═════ PROVIDED TEXT ═════

# 2018-01-12 / FMA sub-sampling

* Problem statement:
  * Input:
    * `C` csv files
    * each file has `n` rows. Each row in file `c` encodes the prediction for class `c` on a 1sec segment.
    * A target number `k`
    * Target fractions for class representations `p[c]`.
    
  * Output:
    * A set of `k` clips, each 10 seconds in duration
    * Aggregate predicted likelihoods for each class `c` on each clip `k`
    * Each class `c` has aggregate likelihood at least `p[c] * k`


* Method:
  1. drop edge effects from the beginning and end of tracks: remove the first and last frames from each track.
  2. window the frame observations into 10sec clips with aggregate labels
  3. threshold the aggregate likelihoods to binarize the representation
  4. subsample the 10sec clips using entrofy


* Questions:
  * How should likelihoods be aggregated within a segment?
    * Mean?  Max?  Quartile?
    * Mean makes sense from the perspective of random frame sampling
    * Quartile makes sense wrt sparse events
    * Max makes sense wrt extremely sparse events
  * How should likelihoods be thresholded?  0.5?  Empirical average over X?
    * $p[y] = \sum_x p[y|x] * p[x] \approx \sum_{x \in X} p[y|x] /|X| $
    * But that doesn't matter really.  Threshold should be bayes optimal (=> 0.5)
  * What's the target number of positives per class `k * p[c]`? 
    * Maybe that should be determined by the base rate estimation `p[y]`?
  
  
* Next step: Question scheduling on CF.
  * Idea: cluster the tracks according to aggregated likelihood vectors
    * Or maybe by their thresholded likelihoods?
  * Set the number of clusters to be relatively large (say, 23^2 ~= 512)
  * When generating questions for an annotator, assign them to a cluster and only generate questions from that cluster
  * Reasoning: this will keep the labels consistent from one question to the next
  
  
* UPDATE:
  * Windowing and aggregation is happening upstream of this
  * Aggregation is max over the middle 8 frames
  

# 2018-01-19

* Eric has provided the per-fragment aggregated estimates as one giant table
* So what are our entrofy parameters?

═════

TASKS:
**A.** Reproduce the FMA sub-sampling notes between "2. window the" and "average over X?", inclusive, switching "Quartile" to "Median".
**B.** Proceed with the FMA sub-sampling notes from the point where they stop.
The material placed after this point has no role here.

═════ COLLECTED DATA ═════

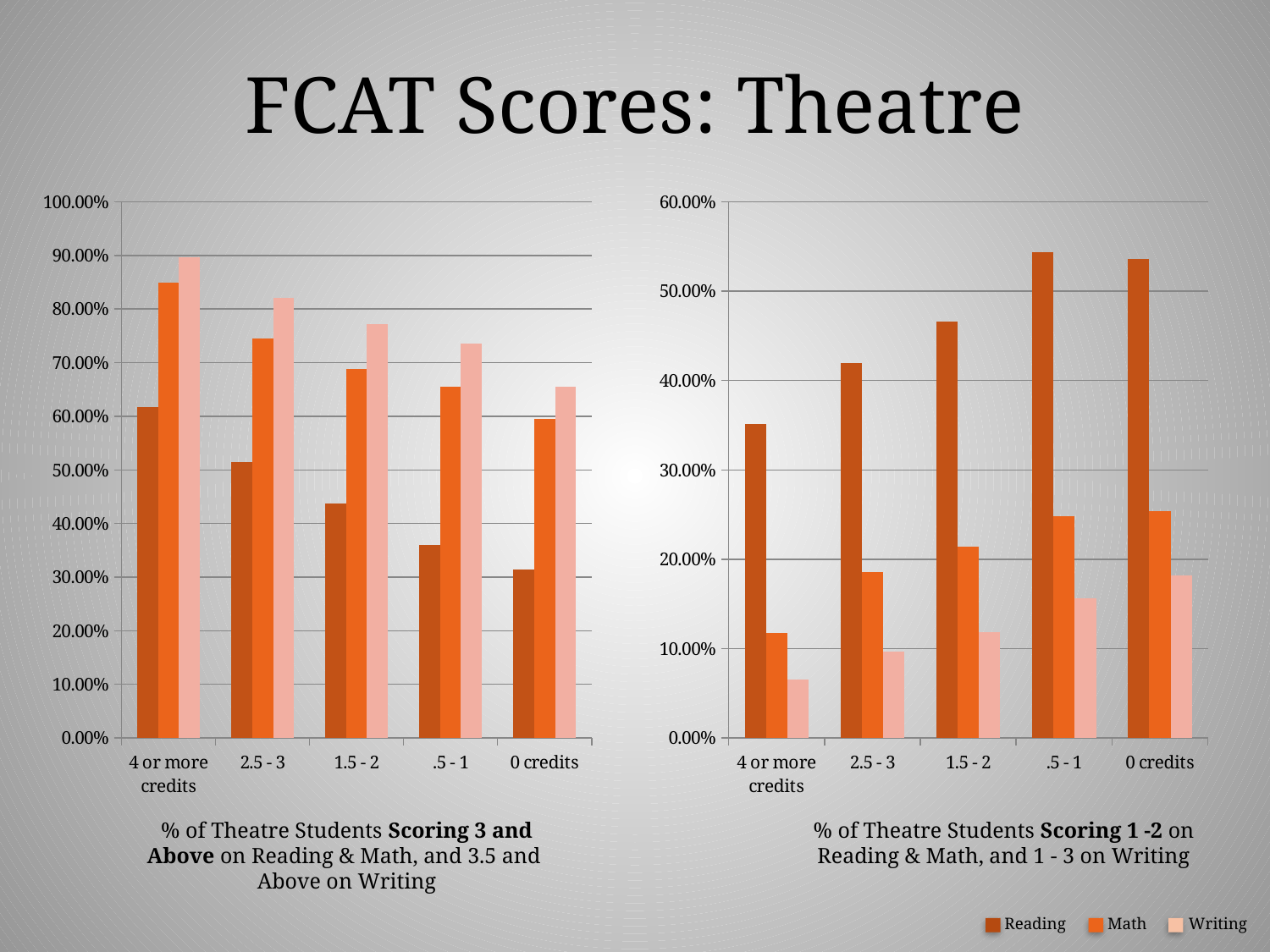
In the right chart, '% of Theatre Students Scoring 1-2', is the Reading value for '.5 - 1' greater or less than 50.00%? greater How many series does the legend list for the charts on this slide? 3 In the left chart, '% of Theatre Students Scoring 3 and Above', which series has the highest value for '4 or more credits'? Writing In the right chart, '% of Theatre Students Scoring 1-2', which credit category has the lowest Reading value? 4 or more credits In the left chart, '% of Theatre Students Scoring 3 and Above', is the Reading value for '4 or more credits' greater or less than 50.00%? greater How many credit categories are shown on the x axis of the right chart, '% of Theatre Students Scoring 1-2'? 5 What kind of chart is the left chart, '% of Theatre Students Scoring 3 and Above'? bar chart In the left chart, '% of Theatre Students Scoring 3 and Above', do the Reading values rise or fall moving from '4 or more credits' to '0 credits'? fall In the left chart, '% of Theatre Students Scoring 3 and Above', is the Math value for '0 credits' greater or less than 50.00%? greater In the left chart, '% of Theatre Students Scoring 3 and Above', which is larger: the Reading value for '2.5 - 3' or the Reading value for '0 credits'? 2.5 - 3 In the right chart, '% of Theatre Students Scoring 1-2', do the Writing values rise or fall moving from '4 or more credits' to '0 credits'? rise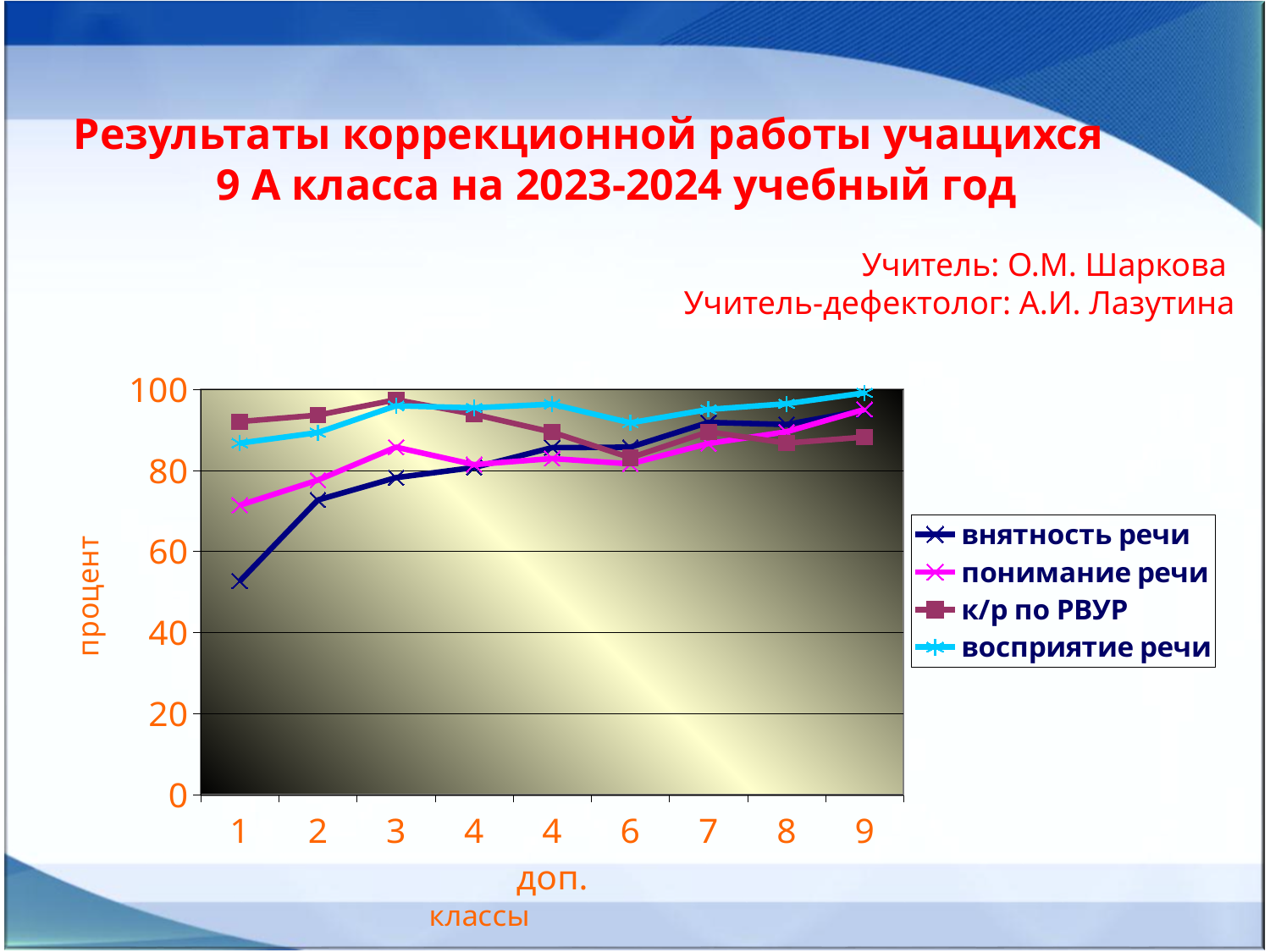
Is the value for внятность речи at category 1 greater or less than 60? less Is the value for к/р по РВУР at category 1 greater or less than 80? greater What kind of chart is shown on the slide? line chart What is the title of the vertical axis? процент Does the внятность речи series generally rise or fall from category 1 to category 9? rise Which series has the lowest value at category 1? внятность речи At category 1, which is larger: к/р по РВУР or внятность речи? к/р по РВУР Is the value for понимание речи at category 1 greater or less than 60? greater At category 3, which is larger: к/р по РВУР or понимание речи? к/р по РВУР How many series does the legend list? 4 How many categories are plotted along the x axis? 9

═════

ANSWERS TO THE EXERCISE:
**A.**
2. window the frame observations into 10sec clips with aggregate labels
  3. threshold the aggregate likelihoods to binarize the representation
  4. subsample the 10sec clips using entrofy


* Questions:
  * How should likelihoods be aggregated within a segment?
    * Mean?  Max?  Median?
    * Mean makes sense from the perspective of random frame sampling
    * Median makes sense wrt sparse events
    * Max makes sense wrt extremely sparse events
  * How should likelihoods be thresholded?  0.5?  Empirical average over X?

**B.**
  * attribute thresholds
      * Do we only do <>0.5? 
      * Or break likelihood into quartiles?
      * **Sounds like quartiles are the way to go**
  * target proportions per class?
      * we can try to preserve the empirical distribution
      * or a biased distribution achieved by grouping on the track ids?
      * or uniform?
      * **Uniform across quartiles for each instrument**
  * output set size?
      * 20-50 positives per instrument?
      * say, `16 * 4 * n_classes`
      * Maybe round up to 1K to start
  
* If we only want one example per track, we can make an aux categorical column that's the track index, and set the target number to 1

# 2018-02-02

* Turns out we didn't get the data transferred in time on 01/19, so still waiting
* output set size: 500-1000 positives per class
* try both hard threshold and quartile sampling

In [1]:
import numpy as np
import pandas as pd
import entrofy

In [4]:
pd.read_csv?

In [None]:
mappers = {col: entrofy.mappers.ContinuousMapper(df[col], n_out=4,
                                                 boundaries=[0.0, 0.25, 0.5, 0.75, 1.0]) for col in df}

In [3]:
idx, score = entrofy.entrofy(df, 1000, mappers=mappers, n_trials=100)